Depois da derrota de Bernie Sanders, a figura da senadora Elizabeth Warren significaria um virtual fim da “fissura” democrata, mas é a única escolha para Hillary Clinton?

Celeste Murillo

Argentina | @rompe_teclas

quinta-feira 30 de junho de 2016| Edição do dia

Hillary Clinton, virtual candidata democrata à presidência, busca quem a acompanhará na campanha presidencial. Na segunda feira Hillary apareceu pela primeira vez junto da senadora por Massachussets Elizabeth Warren, ex-partidária de Bernie Sanders, em um ato em Cincinnati.

Algumas mídias interpretaram essa aparição como um aceno para a possível primeira candidatura presidencial formada por duas mulheres na história dos Estados Unidos. O certo é que Warren é, antes de tudo, uma representante da ala progressista do Partido Democrata e alguns analistas a vêm como a ponte que Hilary Clinton necessita para atrair à sua candidatura vários setores que apoiaram a Bernie Sanders nas primárias.

A decisão de quem acompanhará Hillary terminará de moldar a campanha que levará adiante o Partido Democrata para derrotar Donald Trump em novembro. Temos de recordar, que ainda que menos caóticas que as republicanas, as primárias, entre os democratas não terminaram sem cicatrizes.

Apesar de ter conquistado a maioria dos delegados com mandato, Hillary Clinton só alcançará a quantidade necessária para a nomeação somando os superdelegados, cujo mandatos não vêm das eleições internas.

Tudo para ganhar de Trump

Warren não é a única candidata à vice. Entre os candidatos estão o ex governador e atual senador por Virginia Tim Kaine e o secretário de Habitação e Desenvolvimento Urbano Julian Castro, entre outros com menos chances.

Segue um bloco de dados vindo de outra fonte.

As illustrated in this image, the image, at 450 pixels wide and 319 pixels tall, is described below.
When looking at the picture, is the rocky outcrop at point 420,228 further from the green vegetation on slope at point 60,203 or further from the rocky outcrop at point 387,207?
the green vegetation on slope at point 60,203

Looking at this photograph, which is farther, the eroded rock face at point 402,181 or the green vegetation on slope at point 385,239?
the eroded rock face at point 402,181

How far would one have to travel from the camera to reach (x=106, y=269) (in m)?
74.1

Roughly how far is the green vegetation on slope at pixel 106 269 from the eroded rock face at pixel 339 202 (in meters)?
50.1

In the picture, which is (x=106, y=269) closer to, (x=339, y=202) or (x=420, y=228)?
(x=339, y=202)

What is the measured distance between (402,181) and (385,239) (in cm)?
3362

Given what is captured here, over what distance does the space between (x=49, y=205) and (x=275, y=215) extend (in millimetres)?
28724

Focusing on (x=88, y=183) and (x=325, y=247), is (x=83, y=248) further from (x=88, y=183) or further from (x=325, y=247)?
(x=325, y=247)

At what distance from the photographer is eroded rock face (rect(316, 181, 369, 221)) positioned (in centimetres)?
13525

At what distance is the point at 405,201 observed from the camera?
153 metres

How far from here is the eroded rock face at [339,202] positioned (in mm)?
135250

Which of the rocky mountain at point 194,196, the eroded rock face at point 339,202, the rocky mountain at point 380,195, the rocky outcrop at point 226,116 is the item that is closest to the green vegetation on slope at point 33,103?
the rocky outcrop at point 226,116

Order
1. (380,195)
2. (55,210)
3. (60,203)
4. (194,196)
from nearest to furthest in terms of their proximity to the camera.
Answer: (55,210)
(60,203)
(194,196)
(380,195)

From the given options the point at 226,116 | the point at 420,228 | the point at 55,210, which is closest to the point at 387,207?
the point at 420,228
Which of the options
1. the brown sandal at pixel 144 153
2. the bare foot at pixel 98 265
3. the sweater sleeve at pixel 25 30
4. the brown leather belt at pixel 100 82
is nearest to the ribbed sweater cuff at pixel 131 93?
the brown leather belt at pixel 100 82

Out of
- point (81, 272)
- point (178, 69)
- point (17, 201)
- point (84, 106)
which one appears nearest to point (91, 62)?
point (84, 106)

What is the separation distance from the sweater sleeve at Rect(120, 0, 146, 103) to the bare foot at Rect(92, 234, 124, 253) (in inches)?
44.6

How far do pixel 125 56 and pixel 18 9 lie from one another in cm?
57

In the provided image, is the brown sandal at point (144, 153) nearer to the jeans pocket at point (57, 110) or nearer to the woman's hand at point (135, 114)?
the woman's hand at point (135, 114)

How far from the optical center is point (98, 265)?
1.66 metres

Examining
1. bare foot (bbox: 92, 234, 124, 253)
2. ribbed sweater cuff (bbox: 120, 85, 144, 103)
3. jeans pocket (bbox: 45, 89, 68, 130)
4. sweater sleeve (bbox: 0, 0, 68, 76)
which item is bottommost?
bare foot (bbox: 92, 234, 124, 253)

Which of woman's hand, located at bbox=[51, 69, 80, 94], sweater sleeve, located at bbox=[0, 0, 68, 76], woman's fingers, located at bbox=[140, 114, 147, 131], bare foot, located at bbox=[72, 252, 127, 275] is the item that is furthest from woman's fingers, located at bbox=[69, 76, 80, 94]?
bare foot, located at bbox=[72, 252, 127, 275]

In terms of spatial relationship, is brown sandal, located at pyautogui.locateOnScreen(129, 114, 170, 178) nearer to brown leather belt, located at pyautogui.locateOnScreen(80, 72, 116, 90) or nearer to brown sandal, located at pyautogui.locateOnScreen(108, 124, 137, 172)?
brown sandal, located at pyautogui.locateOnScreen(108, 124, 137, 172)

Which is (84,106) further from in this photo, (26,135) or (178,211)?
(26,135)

A aparição com Warren mostrou o carisma e o entusiasmo que tanto Clinton necessita para cativar a base democrata. Como Sanders, a senadora garantiu rapidamente seu apoio à ex secretária de Estado: “Hillary será a próxima presidenta dos Estados Unidos porque sabe como ganhar um eleitorado vulnerável que age guiado pela cobiça e o ódio”.

A eleição de Warren, conhecida por seus discursos enérgicos contra Wall Street, permitiria a Clinton ter à mão os eleitores de Sanders e tapar a “fissura”. Mas, por outro lado, criaria uma fórmula por demais “progressista” (especialmente por se tratar de duas mulheres) para o eleitorado de centro que os democratas apostam conquistar para assegurar a vitória, entre eles várias figuras e eleitores republicanos que vêm com desconfiança Trump.

Ainda que hoje quem ascenda como candidata seja Warren, vários analistas vêm a Kaine como o escolhido mais provável, com apoio dentro do partido e inserção na comunidade latina, um eleitorado que se anuncia como decisivo nas próximas eleições.